The course will treat the basic concepts behind Active Shape and Appearance models (2D and 3D), and will discuss several medical and non-medical applications (facial recognition, object tracking). In addition, a more superficial overview of alternative statistical modeling methods, such as medial models, statistical deformation models and probabilistic atlases is provided.

3. Pattern recognition approaches to image segmentation
Lecturer: Dr. M. de Bruijne (IT University Copenhagen and dept. Medical Informatics Erasmus MC)

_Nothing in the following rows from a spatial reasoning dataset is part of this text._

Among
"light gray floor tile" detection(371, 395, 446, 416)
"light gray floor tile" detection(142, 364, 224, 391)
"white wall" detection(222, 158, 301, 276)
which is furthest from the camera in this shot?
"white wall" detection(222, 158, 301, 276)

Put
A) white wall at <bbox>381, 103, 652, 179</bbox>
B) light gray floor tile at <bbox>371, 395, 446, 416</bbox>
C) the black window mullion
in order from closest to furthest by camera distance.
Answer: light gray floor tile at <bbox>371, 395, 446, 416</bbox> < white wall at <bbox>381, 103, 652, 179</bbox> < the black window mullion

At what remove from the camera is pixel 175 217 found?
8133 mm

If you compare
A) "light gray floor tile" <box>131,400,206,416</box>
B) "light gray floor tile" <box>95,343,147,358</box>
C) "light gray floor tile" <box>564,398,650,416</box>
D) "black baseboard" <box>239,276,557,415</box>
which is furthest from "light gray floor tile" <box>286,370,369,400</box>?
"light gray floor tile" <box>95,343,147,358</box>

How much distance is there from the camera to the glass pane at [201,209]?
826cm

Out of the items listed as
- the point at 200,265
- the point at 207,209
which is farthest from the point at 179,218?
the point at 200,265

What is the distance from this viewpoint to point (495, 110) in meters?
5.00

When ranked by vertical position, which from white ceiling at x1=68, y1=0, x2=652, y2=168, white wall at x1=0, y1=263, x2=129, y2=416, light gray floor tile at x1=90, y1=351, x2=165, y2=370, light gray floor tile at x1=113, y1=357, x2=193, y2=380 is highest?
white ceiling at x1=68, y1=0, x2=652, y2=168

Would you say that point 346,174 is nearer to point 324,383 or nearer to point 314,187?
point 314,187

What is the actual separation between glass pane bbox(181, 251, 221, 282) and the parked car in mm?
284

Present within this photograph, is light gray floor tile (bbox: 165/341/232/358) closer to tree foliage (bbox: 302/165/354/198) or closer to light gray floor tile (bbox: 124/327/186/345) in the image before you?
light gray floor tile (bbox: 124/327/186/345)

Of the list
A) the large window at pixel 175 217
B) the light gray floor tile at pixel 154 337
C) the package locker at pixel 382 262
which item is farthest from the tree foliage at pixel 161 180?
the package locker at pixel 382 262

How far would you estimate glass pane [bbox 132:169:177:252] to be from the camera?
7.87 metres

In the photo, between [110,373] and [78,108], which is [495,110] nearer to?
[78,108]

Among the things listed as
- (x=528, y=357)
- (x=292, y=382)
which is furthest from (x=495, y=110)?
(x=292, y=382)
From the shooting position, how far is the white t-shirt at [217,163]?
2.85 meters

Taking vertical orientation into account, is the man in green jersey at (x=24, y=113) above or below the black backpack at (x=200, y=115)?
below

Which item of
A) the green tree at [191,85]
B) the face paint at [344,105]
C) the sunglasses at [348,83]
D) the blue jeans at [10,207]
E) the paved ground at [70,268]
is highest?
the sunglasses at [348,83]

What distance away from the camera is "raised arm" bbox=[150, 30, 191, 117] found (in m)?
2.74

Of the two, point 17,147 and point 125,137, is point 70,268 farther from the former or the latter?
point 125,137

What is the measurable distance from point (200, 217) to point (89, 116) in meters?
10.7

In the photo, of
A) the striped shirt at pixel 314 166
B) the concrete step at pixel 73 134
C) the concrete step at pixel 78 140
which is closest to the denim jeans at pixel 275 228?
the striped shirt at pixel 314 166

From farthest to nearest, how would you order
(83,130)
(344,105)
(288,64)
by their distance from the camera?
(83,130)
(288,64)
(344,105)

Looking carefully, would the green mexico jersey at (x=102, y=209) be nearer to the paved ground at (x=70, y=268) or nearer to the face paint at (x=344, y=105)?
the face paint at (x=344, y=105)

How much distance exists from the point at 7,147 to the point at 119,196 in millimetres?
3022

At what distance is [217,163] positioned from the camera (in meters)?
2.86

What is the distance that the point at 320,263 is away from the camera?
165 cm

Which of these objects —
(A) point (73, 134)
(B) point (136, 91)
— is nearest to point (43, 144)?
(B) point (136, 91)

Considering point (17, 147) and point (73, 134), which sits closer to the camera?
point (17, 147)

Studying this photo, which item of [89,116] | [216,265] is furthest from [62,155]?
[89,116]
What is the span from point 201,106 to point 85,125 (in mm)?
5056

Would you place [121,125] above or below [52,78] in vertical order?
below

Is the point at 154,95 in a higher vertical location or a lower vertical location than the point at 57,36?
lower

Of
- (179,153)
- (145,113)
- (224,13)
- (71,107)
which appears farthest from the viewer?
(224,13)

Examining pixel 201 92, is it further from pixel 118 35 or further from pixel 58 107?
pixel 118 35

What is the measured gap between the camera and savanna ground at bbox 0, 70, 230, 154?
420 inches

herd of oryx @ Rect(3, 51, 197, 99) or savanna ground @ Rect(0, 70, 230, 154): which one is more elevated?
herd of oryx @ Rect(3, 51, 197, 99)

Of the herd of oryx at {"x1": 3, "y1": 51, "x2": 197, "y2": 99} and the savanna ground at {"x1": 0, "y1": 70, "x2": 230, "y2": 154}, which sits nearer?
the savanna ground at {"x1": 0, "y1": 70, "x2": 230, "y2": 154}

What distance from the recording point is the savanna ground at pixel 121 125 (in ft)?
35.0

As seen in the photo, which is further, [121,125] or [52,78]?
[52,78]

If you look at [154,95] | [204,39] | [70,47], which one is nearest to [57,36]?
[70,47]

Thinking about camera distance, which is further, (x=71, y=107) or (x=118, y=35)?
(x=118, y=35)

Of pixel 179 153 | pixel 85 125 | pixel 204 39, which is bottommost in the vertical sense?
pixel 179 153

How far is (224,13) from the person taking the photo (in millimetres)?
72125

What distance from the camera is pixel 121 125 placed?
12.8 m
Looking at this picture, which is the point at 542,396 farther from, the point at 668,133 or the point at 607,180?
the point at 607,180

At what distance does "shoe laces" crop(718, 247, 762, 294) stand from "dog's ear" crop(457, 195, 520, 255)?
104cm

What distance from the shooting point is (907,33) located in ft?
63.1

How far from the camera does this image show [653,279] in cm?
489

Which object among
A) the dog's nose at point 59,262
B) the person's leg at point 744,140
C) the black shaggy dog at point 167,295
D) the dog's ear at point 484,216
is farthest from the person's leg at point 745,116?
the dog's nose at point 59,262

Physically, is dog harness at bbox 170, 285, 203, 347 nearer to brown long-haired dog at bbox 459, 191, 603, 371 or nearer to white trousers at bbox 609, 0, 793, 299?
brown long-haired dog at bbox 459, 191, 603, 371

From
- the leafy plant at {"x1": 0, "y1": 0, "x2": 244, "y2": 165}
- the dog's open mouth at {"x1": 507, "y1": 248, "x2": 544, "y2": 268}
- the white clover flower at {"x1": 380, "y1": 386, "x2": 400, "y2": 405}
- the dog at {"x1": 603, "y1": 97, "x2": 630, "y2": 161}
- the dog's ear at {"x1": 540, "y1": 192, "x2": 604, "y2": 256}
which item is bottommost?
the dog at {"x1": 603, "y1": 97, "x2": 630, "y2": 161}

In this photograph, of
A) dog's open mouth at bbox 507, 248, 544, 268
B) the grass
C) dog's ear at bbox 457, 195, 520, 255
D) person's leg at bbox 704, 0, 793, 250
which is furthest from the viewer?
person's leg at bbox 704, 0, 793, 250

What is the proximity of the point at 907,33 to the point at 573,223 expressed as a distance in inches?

Image segmentation can be formulated as a pattern recognition problem. Once an image is divided into elements, one can segment an object of interest by classifying each element as belonging to the object or not. To this end, features need to be computed for each element, and a classifier must be trained to map feature vectors into object labels. The elements can be simply voxels or pixels, or other primitives, such as the output of a watershed segmentation or line elements obtained by ridge detection etc. The basic concepts of such segmentation schemes will be presented and illustrated with a range of applications. Several techniques for post-processing classification results will be discussed, such as iterative relabeling, relaxation labeling or Markov random field models. In addition, it will be demonstrated how active shape and appearance model segmentation schemes can also benefit from the use of more complex features and classifiers that are not used in their original formulation.